Jenny worked hard and built up a successful television/film production career.   However, she found her passion and has built her life around her values.  She now runs the successful Woodstock Farm Animal Sanctuary, where her team rescues and cares for neglected pigs, chickens, goats, cows and other assorted animals (animals, by the way, with personalities and character!).  Woodstock Farm Animal Sanctuary also offers tours to the public and even now sports a bed & breakfast.  Very cool!  

The really great thing that I liked about this book, which focuses on vegetarianism, veganism and setting up a farm sanctuary is that Jenny doesn’t come across as preachy about being a vegan.  She doesn’t try to shame people—she herself worked at McDonald’s and also served ribs at a restaurant for years.  Rather than sounding like strange vegan propaganda, she passionately stands up for animals through real-life examples (living and dealing with animals on a daily basis).  The book has some rather humorous stories.  By the end of the book, for example, it is easy to see how someone could in fact have an old, sick goat living and peeing in their kitchen.  It almost sounds normal.  Almost.

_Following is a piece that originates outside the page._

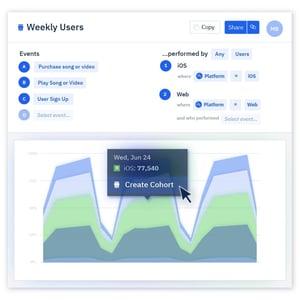 Aplitude dashboard showing weekly users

The book is filled with incredible, uplifting anecdotes, but just as important, it forces the reader to ask themselves a very important and complex question: why is it that we go to great lengths, financially, physically and emotinally, for our dogs and cats, but for some reason we are either completely blind (or worse, dispassionate) to the suffering of pigs, cows, chickens and other farm animals? 

I highly recommend this book for anyone looking for a well-written, informative and very entertaining look at the world of animals.  (Not just “farm animals”, but living, breathing animals capable of feeling, suffering and pain).  It is a great read, and while Jenny is entertaining and funny, there is a very serious message in the pages.  I hope that the Woodstock Farm Animal Sanctuary continues their great work! 

Check out this book on Amazon.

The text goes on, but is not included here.